Data-driven grading of acute graft-versus-host disease

Affiliations
Multicenter Study

Data-driven grading of acute graft-versus-host disease

Evren Bayraktar et al. Nat Commun. .

Abstract

Despite advances in allogeneic hematopoietic cell transplantation, acute graft-versus-host disease (aGVHD) remains its leading complication, yet with heterogeneous outcomes. Here, we analyzed aGVHD phenotypes and clinical classifications in depth in large, multicenter cohorts involving 3019 patients and addressed prevailing gaps by developing data-driven models. We compared, tested and verified these along with all conventional classifications in independent cohorts and found that data-driven grading outperformed conventional grading in Akaike information criterion and concordance index metrics.

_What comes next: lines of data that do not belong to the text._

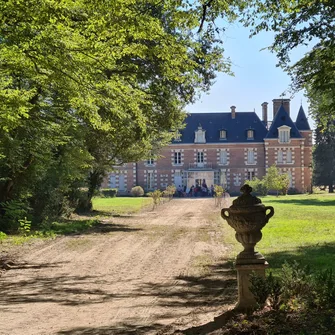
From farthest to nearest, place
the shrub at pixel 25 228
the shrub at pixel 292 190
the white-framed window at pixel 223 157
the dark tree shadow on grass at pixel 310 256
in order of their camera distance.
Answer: the white-framed window at pixel 223 157
the shrub at pixel 292 190
the shrub at pixel 25 228
the dark tree shadow on grass at pixel 310 256

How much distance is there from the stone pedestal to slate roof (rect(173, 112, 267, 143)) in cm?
5655

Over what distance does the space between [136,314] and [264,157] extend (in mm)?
56677

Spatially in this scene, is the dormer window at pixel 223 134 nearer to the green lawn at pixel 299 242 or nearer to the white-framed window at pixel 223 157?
the white-framed window at pixel 223 157

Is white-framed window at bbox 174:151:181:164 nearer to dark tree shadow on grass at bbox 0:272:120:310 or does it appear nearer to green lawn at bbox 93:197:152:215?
green lawn at bbox 93:197:152:215

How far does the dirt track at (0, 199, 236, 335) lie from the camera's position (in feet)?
20.0

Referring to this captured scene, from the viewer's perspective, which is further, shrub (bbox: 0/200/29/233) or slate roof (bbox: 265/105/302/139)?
slate roof (bbox: 265/105/302/139)

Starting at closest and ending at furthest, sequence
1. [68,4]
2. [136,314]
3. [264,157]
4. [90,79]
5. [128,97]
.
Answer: [136,314], [68,4], [90,79], [128,97], [264,157]

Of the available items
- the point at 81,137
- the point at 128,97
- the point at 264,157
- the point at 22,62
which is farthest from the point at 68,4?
the point at 264,157


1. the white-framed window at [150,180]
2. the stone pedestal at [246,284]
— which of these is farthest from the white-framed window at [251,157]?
the stone pedestal at [246,284]

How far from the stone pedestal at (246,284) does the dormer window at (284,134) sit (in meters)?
56.0

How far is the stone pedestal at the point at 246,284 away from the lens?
223 inches

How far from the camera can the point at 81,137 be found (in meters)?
18.3

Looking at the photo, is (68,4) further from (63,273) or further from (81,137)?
(81,137)

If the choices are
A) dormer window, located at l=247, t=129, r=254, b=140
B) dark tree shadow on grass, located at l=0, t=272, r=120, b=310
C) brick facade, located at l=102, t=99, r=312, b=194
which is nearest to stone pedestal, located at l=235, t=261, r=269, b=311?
dark tree shadow on grass, located at l=0, t=272, r=120, b=310
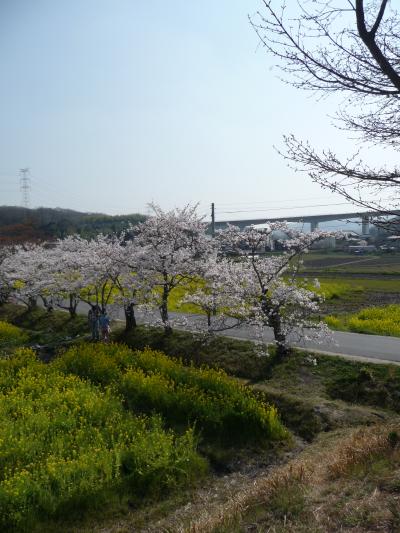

Data-driven classifications refined aGVHD assessment with up to 12 severity grades, which were associated with distinct nonrelapse mortality (NRM) and confirmed the key role of intestinal aGVHD. We developed an online calculator for physicians to implement principal component-derived grading (PC1). These results provide substantial insight into the evaluation of aGVHD phenotypes and multiorgan involvement, which relegates the exclusive reporting of overall aGVHD severity grades in transplant registries and clinical trials. Data-driven aGVHD grading provides an expandable platform to refine classification and transplant risk assessment.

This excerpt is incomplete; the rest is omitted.